Heidegger est un comique qui utilise la technique du « marabout-bout de ficelle-selle de cheval » : la technique produit, la production dévoile, le dévoilement est la vérité. Ici se produit de sa part un éclair de lucidité. Ou est-ce simplement pour vérifier, très pédagogiquement, que les lecteurs suivent bien ?

« Où nous sommes-nous égarés ? Nous demandions ce qu'était la technique et sommes maintenant arrivés [...] devant le dévoilement. » (p. 17).

Euh, oui, on allait demander...

« En quoi l'essence de la technique a-t-elle affaire avec le dévoilement ? Réponse : en tout. Car tout « pro-duire » se fonde dans le dévoilement. [...] Dans son domaine rentrent les fins et les moyens, et aussi l'instrumentalité. Celle-ci passe pour le trait fondamental de la technique. Si précisant peu à peu notre question, nous demandons ce qu'est proprement la technique entendue comme moyen, alors nous arrivons au dévoilement. En lui réside la possibilité de toute fabrication productrice. » (idem).

En gros : si vous avez suivi, vous avez compris, sinon je résume, je répète, j'inverse : « produire dévoile, donc le dévoilement produit », et je prends ça pour une démonstration ! Magie de la pédagogie élémentaire du début du XXe siècle, inspirée du catéchisme, transposée à l'université.

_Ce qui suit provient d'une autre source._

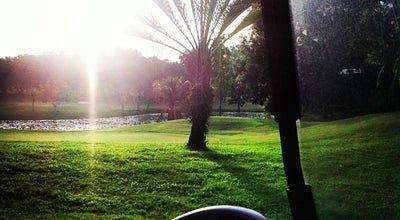 Photo of Golf Course Darulaman Golf & Country Club at Bandar Darulaman, Jitra 06007, Malaysia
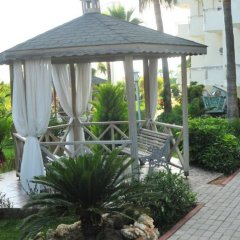 Asrin Beach Hotel Турция, Аланья - отзывы, цены и фото номеров - забронировать отель Asrin Beach Hotel - All Inclusive онлайн фото 6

On comprend mieux pourquoi Heidegger a tant de succès en France. Rappelons ce que disait Jean-François Revel de cette méthode heideggérienne :

« Sa méthode consiste à énoncer d'abord ce qui est à prouver ; puis à formuler la même idée de cinq ou six manières à peine différentes, en se bornant à juxtaposer les phrases les unes à la suite des autres. Enfin, au début de la dernière phrase du paragraphe, qui répète la première et toutes les autres, il écrit simplement le mot 'donc' » (Pourquoi des philosophes, p. 53).

Heidegger continue avec la preuve étymologique sur l'origine du mot technè en grec qui :

« ne désigne pas seulement le 'faire' de l'artisan et de son art, mais aussi l'art au sens élevé de ce mot et les beaux-arts. La technè fait partie du pro-duire, de la poiesis : elle est quelque chose de poétique » (p. 18).

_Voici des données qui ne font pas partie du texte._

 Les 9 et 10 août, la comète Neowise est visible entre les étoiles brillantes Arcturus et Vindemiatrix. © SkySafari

Le poiétique est bien le « faire orienté vers une fin » en grec. On pourrait considérer que le poiétique est « l'essence de la technique », c'est-à-dire ici simplement sa traduction. Mais on n'est pas plus avancé en disant que ce que nous appelons technique correspond à ce que les Grecs appelaient poiétique, d'autant qu'on voit bien la confusion que cela suscite avec la poésie, qui n'est guère « orientée vers une fin ».

Notons que tout ce débat laborieux aurait pu se résumer à une remarque plus directe sur l'histoire de la philosophie : « Jusqu'à l'époque de Platon, le mot technè est toujours associé au mot épistémè. » Et « Aristote distingue l'épistémè et la technè, et cela sous le rapport de ce qu'elles dévoilent et de la façon dont elles le dévoilent. La technè est un mode de l'épistémè. Elle dévoile ce qui ne se pro-duit pas soi-même [...] » (p. 18). Bref, la connaissance technique concerne la manière de produire les choses.

Ici, bizarrement, Heidegger veut faire intervenir une distinction inutile : « On peut objecter que [...cette définition] est certes valable pour la pensée grecque et qu'à mettre les choses au mieux elle convient pour la technique artisanale, mais qu'elle n'est pas applicable pour la technique moderne, qui est motorisée. » (p. 19). Il est pourtant évident que la motorisation est aussi un mode de la connaissance et une méthode pratique. Ce que Heidegger admet d'ailleurs : « la technique moderne [...] aussi est un dévoilement. » (p. 20). Mais la vraie différence était qu'« elle est fondée sur la science moderne, exacte, de la nature » (p. 19).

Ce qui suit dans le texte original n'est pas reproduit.